*** Data for the task ***
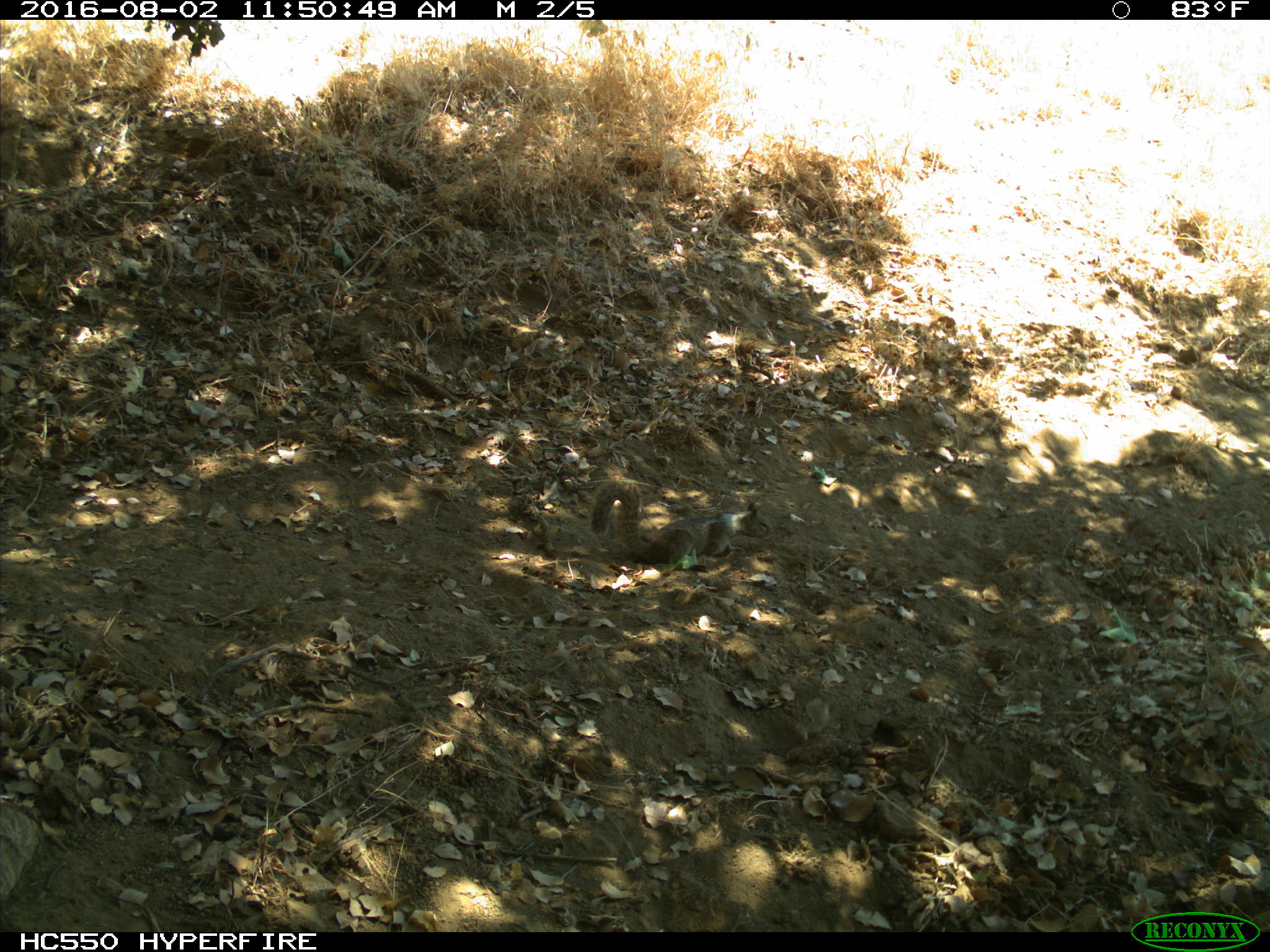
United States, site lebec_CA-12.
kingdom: Animalia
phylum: Chordata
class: Mammalia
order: Rodentia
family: Sciuridae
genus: Otospermophilus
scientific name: Otospermophilus beecheyi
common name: california ground squirrel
Otospermophilus beecheyi (california ground squirrel).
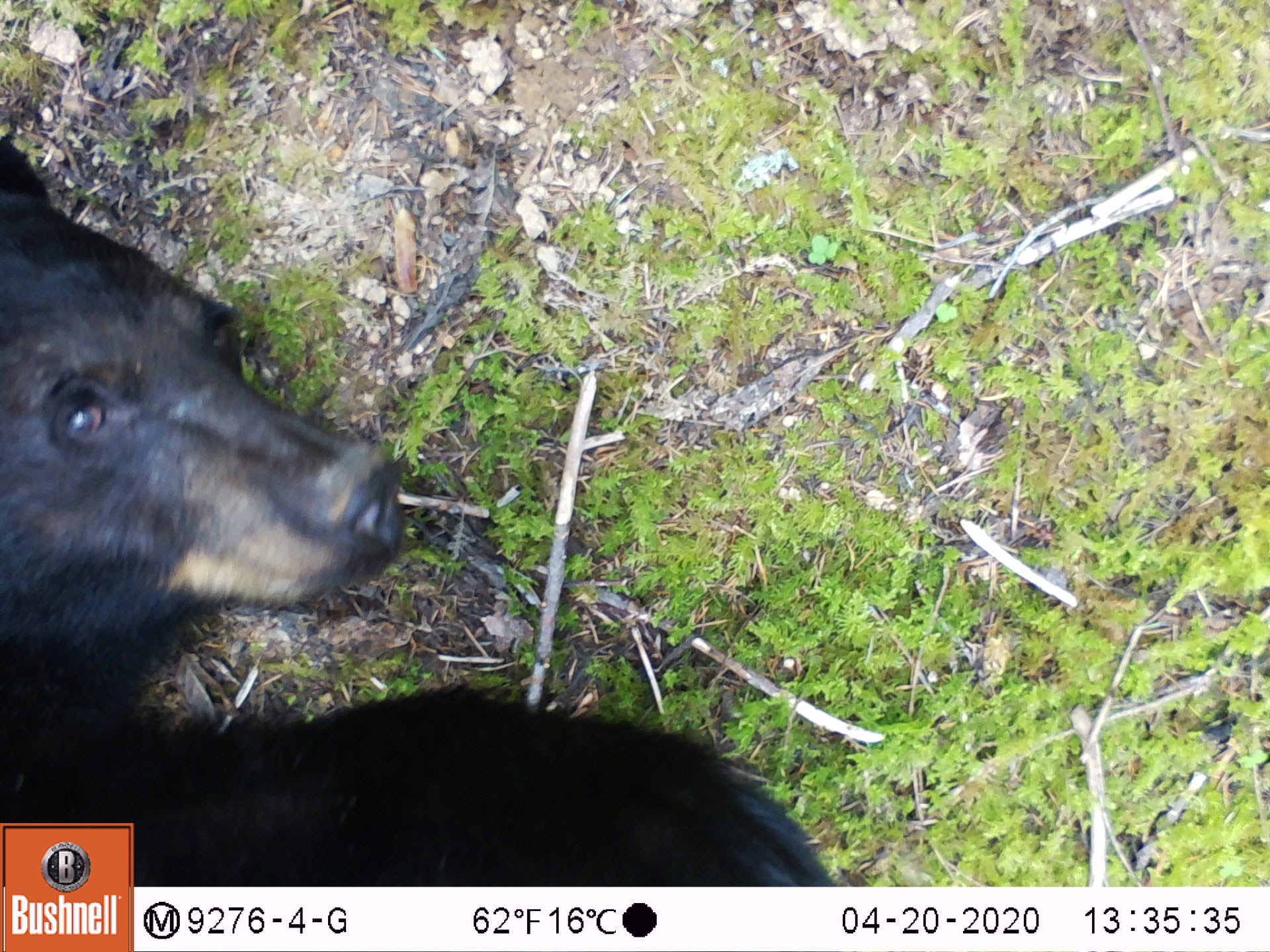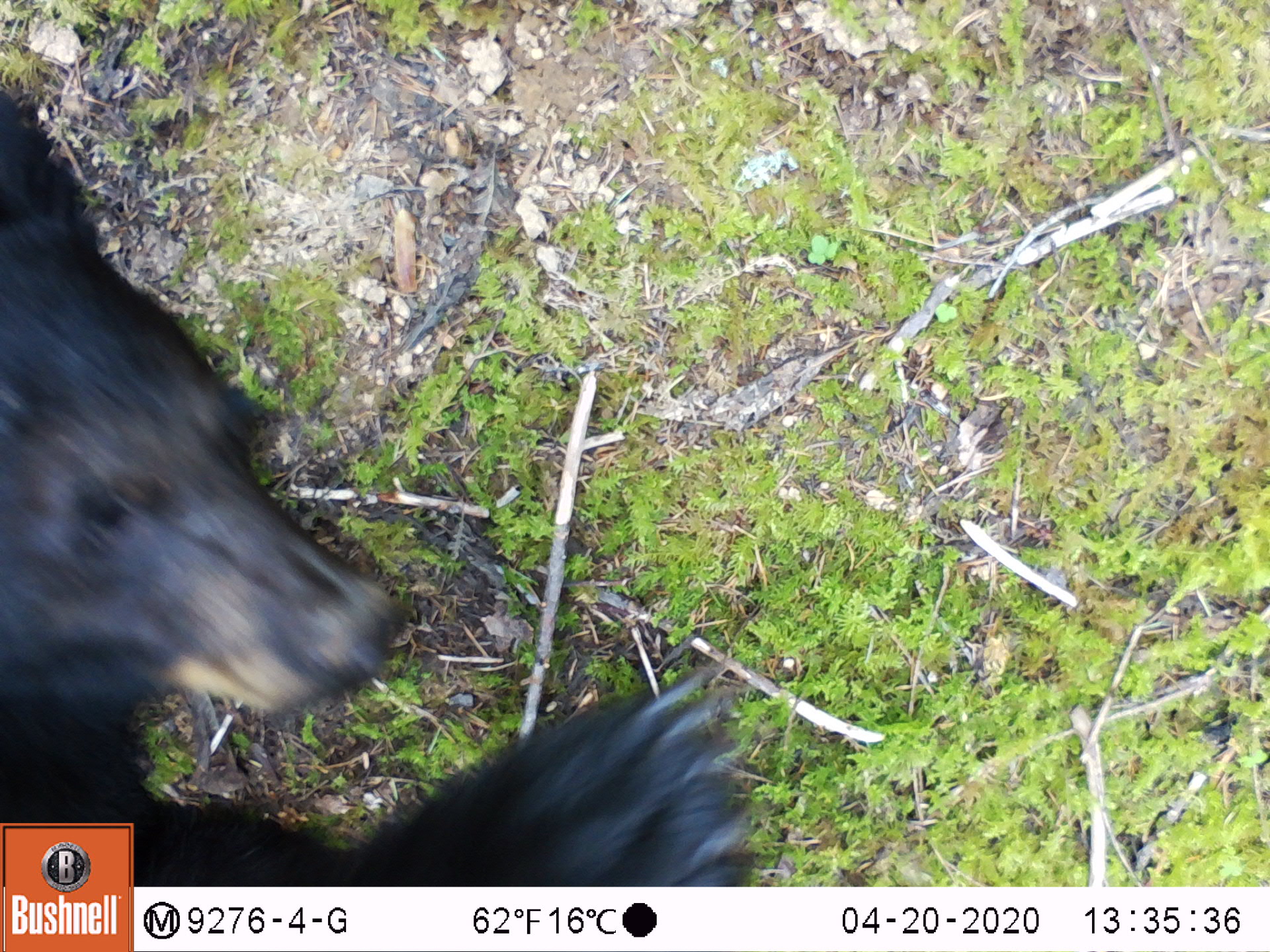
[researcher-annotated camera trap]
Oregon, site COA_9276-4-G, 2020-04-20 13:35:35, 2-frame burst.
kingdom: Animalia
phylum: Chordata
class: Mammalia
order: Carnivora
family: Ursidae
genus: Ursus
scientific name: Ursus americanus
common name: american black bear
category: black bear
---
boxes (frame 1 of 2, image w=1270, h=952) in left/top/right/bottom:
black bear: 1/140/752/811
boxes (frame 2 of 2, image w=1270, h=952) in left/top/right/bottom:
black bear: 0/102/756/820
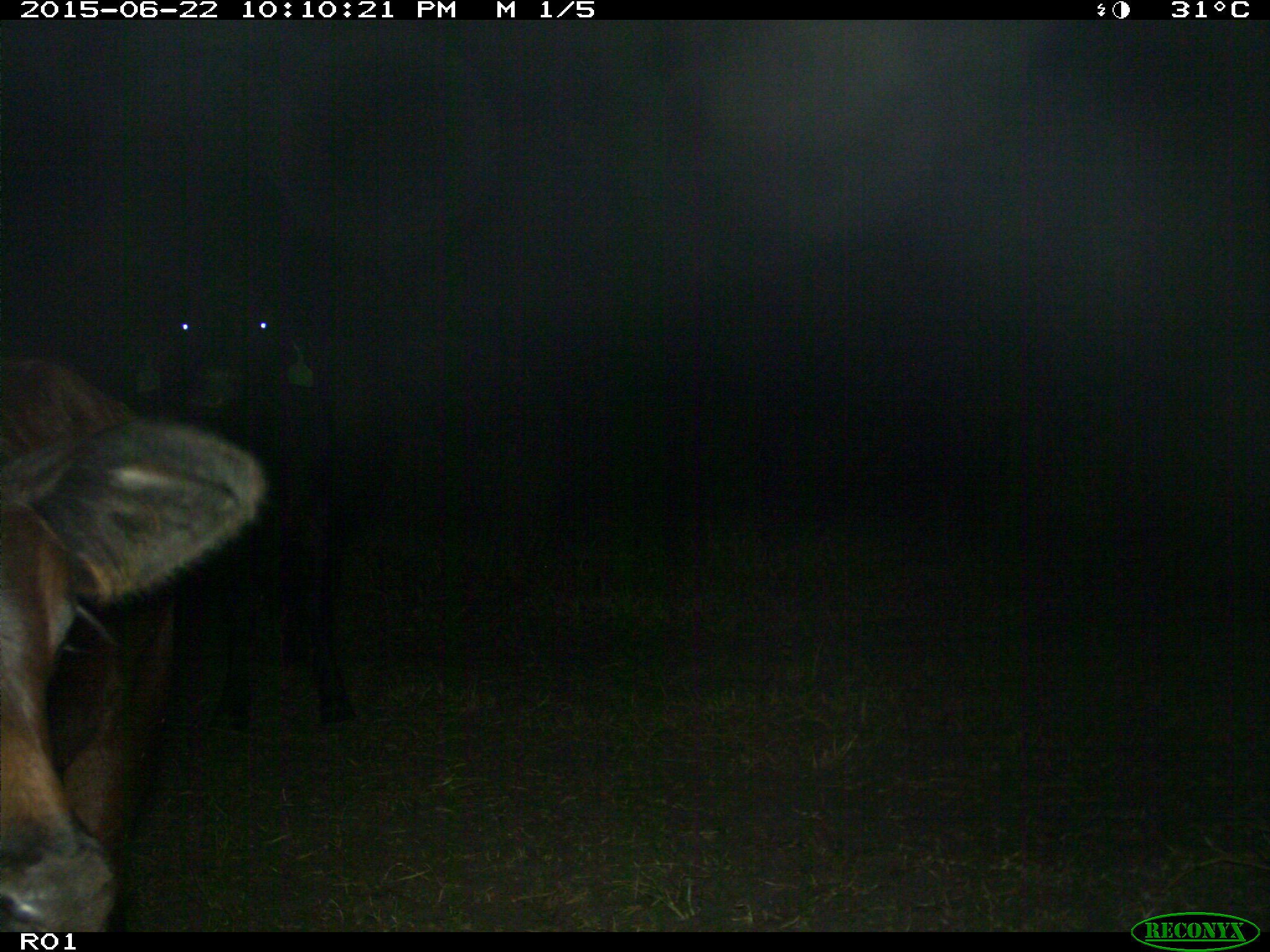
***
Problem —
Scan the entries above. Copy each line that has the string "site".

Answer section —
United States, site lebec_CA-12.
Oregon, site COA_9276-4-G, 2020-04-20 13:35:35, 2-frame burst.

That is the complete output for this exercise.